__EXTRACT__

= Beginning of Section =

United States District Court, N.D. Indiana, Hammond Division
Jun 2, 2006
No. 4:04-CV-86 (N.D. Ind. Jun. 2, 2006)

Opinion

No. 4:04-CV-86.

June 2, 2006


OPINION AND ORDER


This matter is before the Court on the Motion for Summary Judgment, filed by Defendant, Metropolitan School District of Warren County, on January 30, 2006. For the reasons set forth below, this motion is GRANTED. Accordingly, the Clerk is ORDERED to DISMISS this case with prejudice. BACKGROUND

On November 23, 2004, Plaintiff, Phyllis L. Byers, brought suit against her former employer, Defendant, Metropolitan School District of Warren County ("MSD"), alleging discrimination in violation of the Age Discrimination in Employment Act ("ADEA"), 29 U.S.C. § 621 et seq. Defendant has filed the instant motion claiming there is no genuine issue of material fact and it is entitled to judgment as a matter of law. DISCUSSION

The standards that generally govern summary judgment motions are familiar. Pursuant to Rule 56(c) of the Federal Rules of Civil Procedure, summary judgment is proper only if it is demonstrated that there is no genuine issue as to any material fact and that the moving party is entitled to judgment as a matter of law. See Nebraska v. Wyoming, 507 U.S. 584, 590 (1993); Celotex Corp. v. Catrett, 477 U.S. 317, 322-23 (1986). In other words, the record must reveal that no reasonable jury could find for the nonmovant. Karazanos v. Navistar Int'l Transp. Corp., 948 F.2d 332, 335 (7th Cir. 1991); see also Anderson v. Liberty Lobby, Inc., 477 U.S. 242, 250 (1986). In deciding a motion for summary judgment, a court must view all facts in the light most favorable to the nonmovant. Anderson, 477 U.S. at 255; Nucor Corp. v. Aceros Y Maquilas De Occidente, 28 F.3d 572, 583 (7th Cir. 1994).

The burden is upon the movant to identify those portions of "the pleadings, depositions, answers to interrogatories, and admissions on file, together with the affidavits," if any, that the movant believes demonstrate an absence of a genuine issue of material fact. Celotex, 477 U.S. at 323. Once the movant has met this burden, the nonmovant may not rest upon mere allegations but "must set forth specific facts showing that there is a genuine issue for trial." Fed.R.Civ.P. 56(e); Becker v. Tenenbaum-Hill Assocs., Inc., 914 F.2d 107, 110 (7th Cir. 1990); Schroeder v. Lufthansa German Airlines, 875 F.2d 613, 620 (7th Cir. 1989). "Whether a fact is material depends on the substantive law underlying a particular claim and `only disputes over facts that might affect the outcome of the suit under governing law will properly preclude the entry of summary judgment.'" Walter v. Fiorenzo, 840 F.2d 427, 434 (7th Cir. 1988) (citing Anderson, 477 U.S. at 248).

= End of Section =

__RECORDED DATA__
= Beginning of Section =

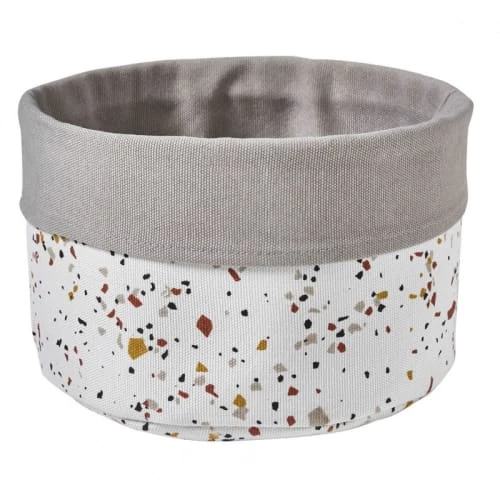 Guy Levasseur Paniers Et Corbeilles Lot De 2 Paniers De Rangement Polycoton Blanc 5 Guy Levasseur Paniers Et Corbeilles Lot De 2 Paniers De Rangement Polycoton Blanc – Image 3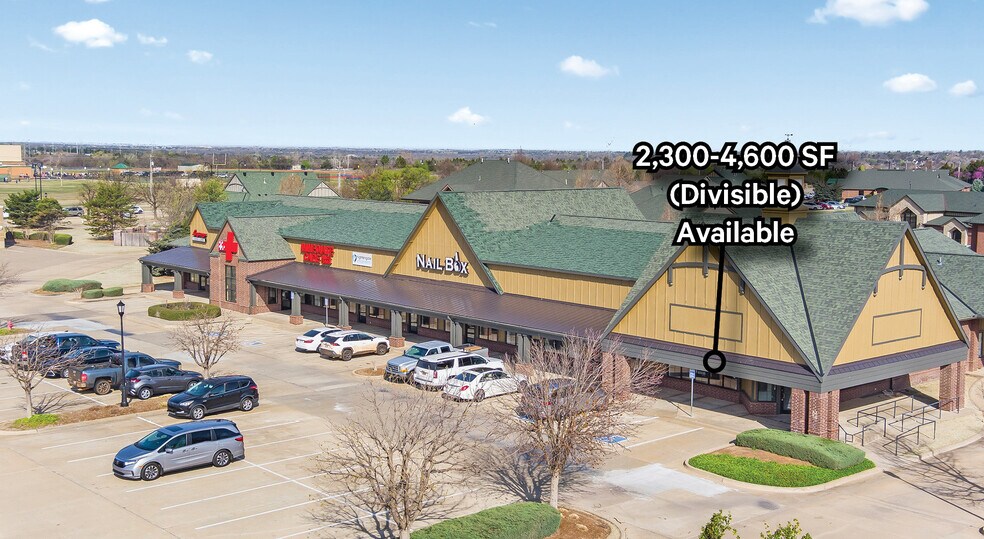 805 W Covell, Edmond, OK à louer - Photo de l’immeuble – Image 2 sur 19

= End of Section =
= Beginning of Section =

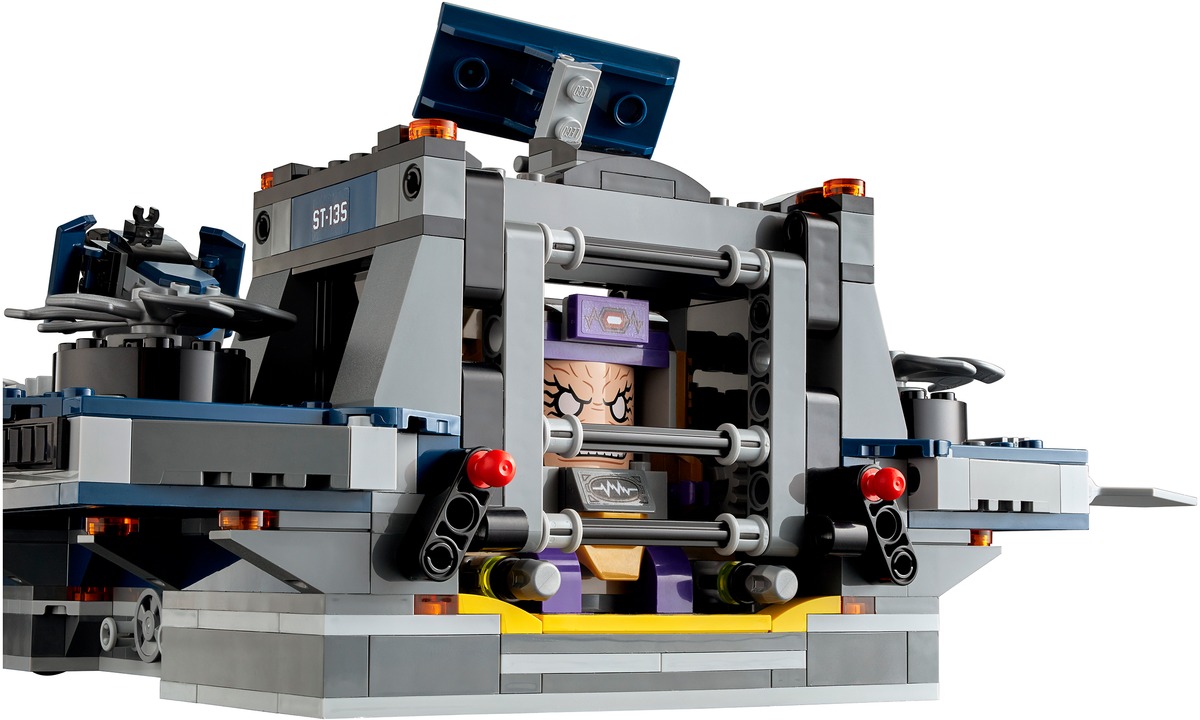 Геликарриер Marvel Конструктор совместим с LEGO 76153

= End of Section =

__WORK INSTRUCTION 1__
Rewrite the summary judgment opinion from "The standards that" to "(7th Cir. 1994).", replacing "nonmovant" with "non-moving party".
__WORK INSTRUCTION 2__
According to the summary judgment opinion, who filed the Motion for Summary Judgment, and on what date?
__WORK INSTRUCTION 3__
Continue the summary judgment opinion, starting after its final sentence.

__TASK ANSWER 1__
The standards that generally govern summary judgment motions are familiar. Pursuant to Rule 56(c) of the Federal Rules of Civil Procedure, summary judgment is proper only if it is demonstrated that there is no genuine issue as to any material fact and that the moving party is entitled to judgment as a matter of law. See Nebraska v. Wyoming, 507 U.S. 584, 590 (1993); Celotex Corp. v. Catrett, 477 U.S. 317, 322-23 (1986). In other words, the record must reveal that no reasonable jury could find for the non-moving party. Karazanos v. Navistar Int'l Transp. Corp., 948 F.2d 332, 335 (7th Cir. 1991); see also Anderson v. Liberty Lobby, Inc., 477 U.S. 242, 250 (1986). In deciding a motion for summary judgment, a court must view all facts in the light most favorable to the non-moving party. Anderson, 477 U.S. at 255; Nucor Corp. v. Aceros Y Maquilas De Occidente, 28 F.3d 572, 583 (7th Cir. 1994).

__TASK ANSWER 2__
Defendant, Metropolitan School District of Warren County, filed it on January 30, 2006.

__TASK ANSWER 3__
"[A] party who bears the burden of proof on a particular issue may not rest on its pleading, but must affirmatively demonstrate, by specific factual allegations, that there is a genuine issue of material fact which requires trial." Beard v. Whitley County REMC, 840 F.2d 405, 410 (7th Cir. 1988) (emphasis in original); see also Hickey v. A.E. Staley Mfg., 995 F.2d 1385, 1391 (7th Cir. 1993). Therefore, if a party fails to establish the existence of an essential element on which the party bears the burden of proof at trial, summary judgment will be appropriate. In this situation, there can be "`no genuine issue as to any material fact', since a complete failure of proof concerning an essential element of the nonmoving party's case necessarily renders all other facts immaterial." Celotex, 477 U.S. at 323.

Facts

In May 2001, Byers taught third grade at MSD. (Pl. Dep. p. 17). After that time, Sherry Shamp was the Title I teacher at MSD; Title I is a federally funded program. Byers and Sherry Shamp asked MSD principal James Beyer if they could switch positions for the 2001-2002 academic year. (Pl. Dep. p. 17). Principal Beyer approved the requests to switch. (Beyer Aff. ¶ 4).

Starting in the 2001-2002 academic year, MSD became the recipient of a three year CAPE grant from the Lily Foundation. (Roderick Aff. ¶ 5; Beyer Aff. ¶ 3). The CAPE grant was used to fund Reading Recovery programs at three elementary schools in Warren County, including MSD. (Roderick Aff. ¶ 5). Reading Recovery is a specialized remedial teaching technique that includes one-on-one instruction. (Roderick Aff. ¶ 5). Teachers must be specially trained to be eligible to teach Reaching Recovery programs. (Roderick Aff. ¶ 5). During the time the CAPE grant was in effect, MSD offered separate Title I and Reading Recovery programs; Byers was the Title I teacher and Pam Larson and Melanie Nelson were Reading Recovery teachers. (Roderick Aff. ¶ 5).

The CAPE grant was set to expire at the end of the 2003-2004 school year. (Roderick Aff. ¶ 6). During the fall of 2003, MSD reached an agreement with the Warren County Education Association ("WCEA"), the teachers' union regarding the transition of losing the CAPE grant. (Roderick Aff. ¶ 6). The school district offered a one-time-only $15,000 incentive to teachers who agreed to retire at the end of the 2003-2004 school year. (Roderick Aff. ¶ 6). The purpose of this incentive was to try to avoid releasing staff members hired with CAPE grant funding due to the termination of that funding. (Roderick Aff. ¶ 6). To receive the incentive, eligible teachers were required to submit their resignation on or before January 1, 2004. (Roderick Aff. ¶ 6; Ex. A). Superintendent Terry Roderick sent a letter to all teachers setting forth the details of the incentive and the deadlines to qualify; the letter stated that teachers could come to Roderick's office to discuss their options. (Roderick Aff. ¶ 6; Ex. B).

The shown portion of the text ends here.